Учение преподобного Максима Исповедника о страстях. Некоторые аспекты вопроса
События

В наследии преподобного Максима Исповедника страстное начало в человеке, с одной стороны, характеризуется как овладевающее нами и властвующее в нас начало греха. Такая страстность возникла в Адаме как следствие грехопадения и распространилась во всем человеческом роде путем страстного образа рождения. Как пишет преподобный Максим, «через преступление [Адама] вошел в естество человеческое грех, а через грех – страстность по рождению»[1]. С тех пор, по характеристике Жана-Клода Ларше, в соответствии с учением преподобного Максима, «страстность, слитая с грехом через происхождение (страстное рождение. – П.М.), сообразное наслаждению, становится во всех случаях очагом демонических сил и их действований во всем человеке… Все греховные страсти развиваются в ответ на две основные тенденции страстности: поиски наслаждения и бегство от страданий, – которые действуют то по отдельности, то сообща»[2]. Итак, после грехопадения именно через греховное страстное людское начало человек постоянно испытывает бесовские нападения и прилоги, пасуя перед ними и склоняясь своей волей к торжеству в нем губительных страстей. Как говорит преподобный Максим, «посредством них [страстей] действовала всякая лукавая сила, по страстности естества побуждая волю через естественные страсти [обратиться] к тлению неестественных страстей»[3].

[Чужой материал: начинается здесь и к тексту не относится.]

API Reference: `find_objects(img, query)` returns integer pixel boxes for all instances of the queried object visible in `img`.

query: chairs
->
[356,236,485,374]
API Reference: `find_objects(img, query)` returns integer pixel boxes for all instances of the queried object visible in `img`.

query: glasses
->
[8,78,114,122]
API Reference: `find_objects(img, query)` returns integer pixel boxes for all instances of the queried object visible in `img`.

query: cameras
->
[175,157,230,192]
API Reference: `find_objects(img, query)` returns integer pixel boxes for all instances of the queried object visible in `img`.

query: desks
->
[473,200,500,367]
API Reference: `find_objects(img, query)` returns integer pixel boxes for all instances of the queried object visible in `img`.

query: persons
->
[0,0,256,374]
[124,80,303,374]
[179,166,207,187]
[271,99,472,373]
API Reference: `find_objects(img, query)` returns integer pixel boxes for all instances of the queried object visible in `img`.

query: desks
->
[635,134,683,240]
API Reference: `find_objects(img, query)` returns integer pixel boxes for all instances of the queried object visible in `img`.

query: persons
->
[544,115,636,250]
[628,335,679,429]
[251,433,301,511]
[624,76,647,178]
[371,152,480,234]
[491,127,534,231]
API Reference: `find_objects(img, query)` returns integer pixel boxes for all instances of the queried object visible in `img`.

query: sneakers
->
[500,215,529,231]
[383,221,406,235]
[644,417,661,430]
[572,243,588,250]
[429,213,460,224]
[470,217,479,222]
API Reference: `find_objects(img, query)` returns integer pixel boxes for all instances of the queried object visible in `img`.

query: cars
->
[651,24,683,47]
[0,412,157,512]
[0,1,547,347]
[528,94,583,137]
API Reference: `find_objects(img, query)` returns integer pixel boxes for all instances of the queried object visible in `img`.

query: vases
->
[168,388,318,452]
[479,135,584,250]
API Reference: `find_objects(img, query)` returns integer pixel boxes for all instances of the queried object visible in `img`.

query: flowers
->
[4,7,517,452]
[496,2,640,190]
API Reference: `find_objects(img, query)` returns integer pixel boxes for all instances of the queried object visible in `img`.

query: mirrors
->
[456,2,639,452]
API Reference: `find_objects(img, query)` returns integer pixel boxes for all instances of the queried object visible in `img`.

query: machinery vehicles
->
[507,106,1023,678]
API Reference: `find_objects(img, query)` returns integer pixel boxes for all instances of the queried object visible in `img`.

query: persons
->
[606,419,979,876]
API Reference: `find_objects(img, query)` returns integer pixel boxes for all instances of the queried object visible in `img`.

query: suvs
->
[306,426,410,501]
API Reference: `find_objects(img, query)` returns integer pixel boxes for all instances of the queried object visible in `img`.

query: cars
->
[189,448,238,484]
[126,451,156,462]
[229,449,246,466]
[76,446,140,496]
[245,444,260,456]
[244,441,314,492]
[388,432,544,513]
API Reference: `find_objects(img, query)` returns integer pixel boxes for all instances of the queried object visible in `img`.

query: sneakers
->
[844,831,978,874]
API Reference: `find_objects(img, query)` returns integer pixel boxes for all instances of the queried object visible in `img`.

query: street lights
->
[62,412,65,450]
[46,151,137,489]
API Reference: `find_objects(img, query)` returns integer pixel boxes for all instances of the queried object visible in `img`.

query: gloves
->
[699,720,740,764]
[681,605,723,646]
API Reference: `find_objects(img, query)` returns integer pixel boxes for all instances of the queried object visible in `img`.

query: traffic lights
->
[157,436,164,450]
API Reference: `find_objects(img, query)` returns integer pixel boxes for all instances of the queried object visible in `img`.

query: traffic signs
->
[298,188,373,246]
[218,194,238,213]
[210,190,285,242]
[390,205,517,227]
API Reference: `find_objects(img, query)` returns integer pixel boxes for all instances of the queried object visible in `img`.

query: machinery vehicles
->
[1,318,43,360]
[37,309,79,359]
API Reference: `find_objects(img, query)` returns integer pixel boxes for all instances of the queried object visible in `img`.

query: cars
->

Однако, с другой стороны, в писаниях преподобного Максима обнаруживаются и совсем иные характеристики понятия «страсть», иногда определяющие нашу страстность как явление положительное и даже как способное послужить человеческому спасению. В своих знаменитых «Амбигвах», говоря о понятии «обожения», преподобный Максим, пусть и символически, но дерзает соотнести его с понятием «страсть» и даже использует их как синонимы. «Что для достойных может быть вожделеннее обожения, в котором Бог, соединяясь со ставшими богами, соделывает по благости все Своим», – восклицает преподобный и затем, приводя различные символические именования такого пребывания души в состоянии обожения («радость», «удовольствие»), в том числе прямо называет его и «страстью»[4]. Парадоксальным образом та резко негативная характеристика понятия «страсть», что столь распространена в православной святоотеческой аскетической традиции, здесь как бы «уравновешивается» преподобным Максимом высоким учением о человеческой страстности, способной – уже в положительном смысле – послужить делу благодатного единения с Богом.

Все вышесказанное побуждает нас попытаться выявить существующие в наследии преподобного Максима различные оттенки понятия «страсть» и тем самым постараться – хотя бы в первом приближении – систематизировать учение преподобного о страстном начале в человеке.

Страстность человека как его природная норма

Прежде всего в наследии преподобного Максима нас будет интересовать именно «антропологическое» измерение понятия «страсть», то есть вопрос о том, как же страстное начало в человеке и рождающиеся в нас страсти взаимосвязаны с содержанием и устроением людской природы – сначала сотворенной Богом «хорошо весьма» (Быт. 1: 31), но затем поврежденной – через райское преслушание – и порабощенной прародительскому греху. И здесь встает вопрос: является ли страстное начало в человеке по отношению к его естеству чем-то абсолютно посторонним, чуждым – привнесенным извне, всеянным через грех, страстное рождение, бесовские прилоги – и лишь затем уже «старательно» культивируемым эгоистическими устремлениями нашей воли? Или же это страстное начало все же имеет свое органическое основание в человеческом естестве, оказываясь тем самым пусть и искаженной, но все же реализацией наших собственных онтологических сил и способностей, заложенных в нас Создателем при творении?

Выше уже приводились цитаты из творений преподобного Максима, свидетельствующие о том, что он, в русле общей аскетической традиции, понимал любую греховную «страсть», живущую и действующую в человеческой душе, как ненормальное и губительное явление, требующее его немедленного преодоления и решительной победы над ним.

Однако подобные утверждения не препятствуют преподобному Максиму зачастую использовать это понятие – «страсть», «πάθος» – не только в подобном негативно-отрицательном смысле, но и в, если так можно выразиться, «нравственно-нейтральном» контексте и даже в значении оценочно-положительном.